EXCERPTED PASSAGE:
_ _ _ _ _ _ _
Jump to content

Have fun with this one...


southsider2k5

Recommended Posts

I hate forwards.

 

Hi, all--I checked this against Snopes, and it's for real, and very sobering. Take care. LSH

 

 

PIERRE REHOV and the "Contre-Champs" project

 

Vive la France is not a choice chant for most Jews who have sadly

witnessed that country's recurrent and blatant antisemitism. Still, it

is hard not to love the seductive France that intoxicates the heart and

mind with fantasies of romance-it is harder yet if you're a woman with

an affinity for men who hold the door open, who rise when you excuse

yourself from the table, who make you feel like you're the most

beautiful woman in the room, and who, in an age of feminism, still

appreciate the feminine. Pierre Rehov is one such Frenchman. But his

intrigue goes beyond the stereotypical charms. For although there are

many who would love to love him, there are even more who would love to

kill him.

 

For Pierre Rehov, life only took on true meaning when he began putting

it at risk. He had been a movie producer, a novelist, a journalist and

a lawyer. But none of those professions satisfied his searching soul.

In moments of deep personal introspection he questioned himself, "Who

and what am I really?" For him, the answer came when he turned on the

news on October 6, 2000, and saw the images of the shooting of Mohammed

al-Dura, the 12 year-old Palestinian boy, whom Israel was summarily

accused of targeting. "I was in shock," says Rehov, who rarely watches

the pro-Arab French broadcasts. "In this case, I knew as a producer

that there was something very fishy about the images. The angles just

weren't right."
_ _ _ _ _ _ _
ITEMS:
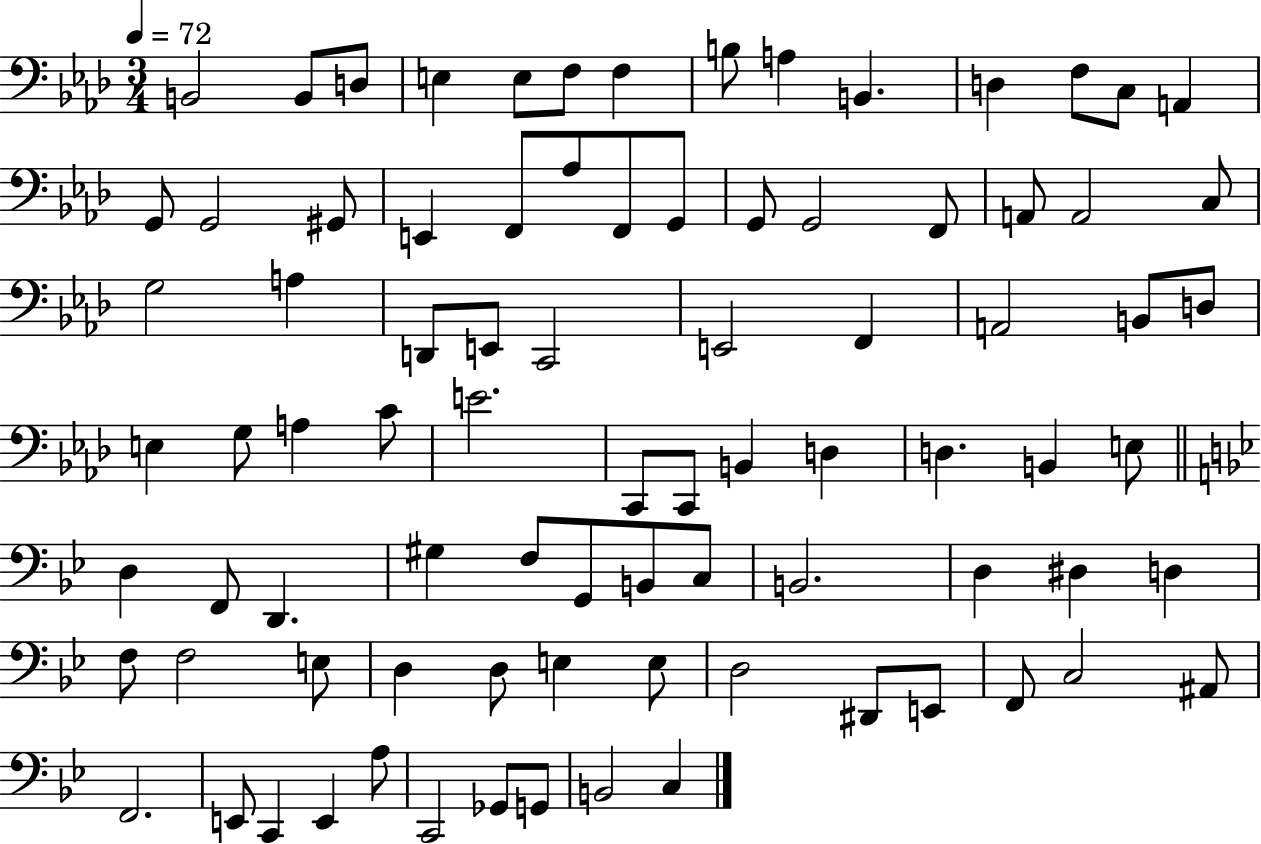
B2/h B2/e D3/e E3/q E3/e F3/e F3/q B3/e A3/q B2/q. D3/q F3/e C3/e A2/q G2/e G2/h G#2/e E2/q F2/e Ab3/e F2/e G2/e G2/e G2/h F2/e A2/e A2/h C3/e G3/h A3/q D2/e E2/e C2/h E2/h F2/q A2/h B2/e D3/e E3/q G3/e A3/q C4/e E4/h. C2/e C2/e B2/q D3/q D3/q. B2/q E3/e D3/q F2/e D2/q. G#3/q F3/e G2/e B2/e C3/e B2/h. D3/q D#3/q D3/q F3/e F3/h E3/e D3/q D3/e E3/q E3/e D3/h D#2/e E2/e F2/e C3/h A#2/e F2/h. E2/e C2/q E2/q A3/e C2/h Gb2/e G2/e B2/h C3/q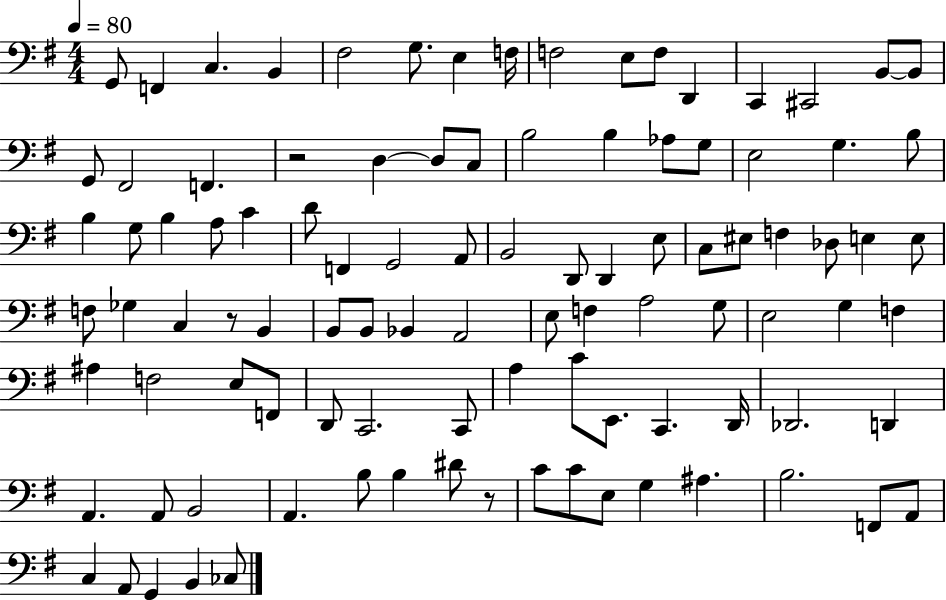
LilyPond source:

{
  \clef bass
  \numericTimeSignature
  \time 4/4
  \key g \major
  \tempo 4 = 80
  g,8 f,4 c4. b,4 | fis2 g8. e4 f16 | f2 e8 f8 d,4 | c,4 cis,2 b,8~~ b,8 | \break g,8 fis,2 f,4. | r2 d4~~ d8 c8 | b2 b4 aes8 g8 | e2 g4. b8 | \break b4 g8 b4 a8 c'4 | d'8 f,4 g,2 a,8 | b,2 d,8 d,4 e8 | c8 eis8 f4 des8 e4 e8 | \break f8 ges4 c4 r8 b,4 | b,8 b,8 bes,4 a,2 | e8 f4 a2 g8 | e2 g4 f4 | \break ais4 f2 e8 f,8 | d,8 c,2. c,8 | a4 c'8 e,8. c,4. d,16 | des,2. d,4 | \break a,4. a,8 b,2 | a,4. b8 b4 dis'8 r8 | c'8 c'8 e8 g4 ais4. | b2. f,8 a,8 | \break c4 a,8 g,4 b,4 ces8 | \bar "|."
}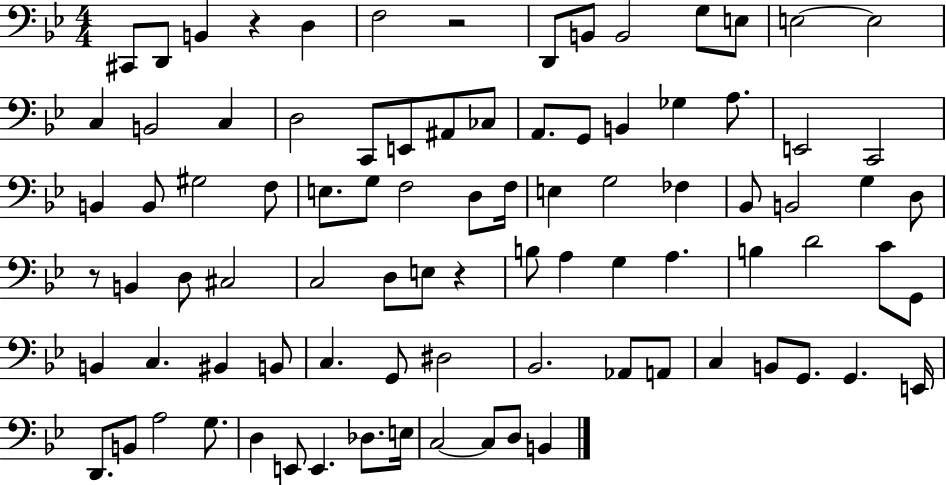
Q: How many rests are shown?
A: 4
_ _ _ _ _ _ _
Name every profession that the forwarded article about Pierre Rehov above says he had practiced before his turning point.

Movie producer, novelist, journalist, and lawyer.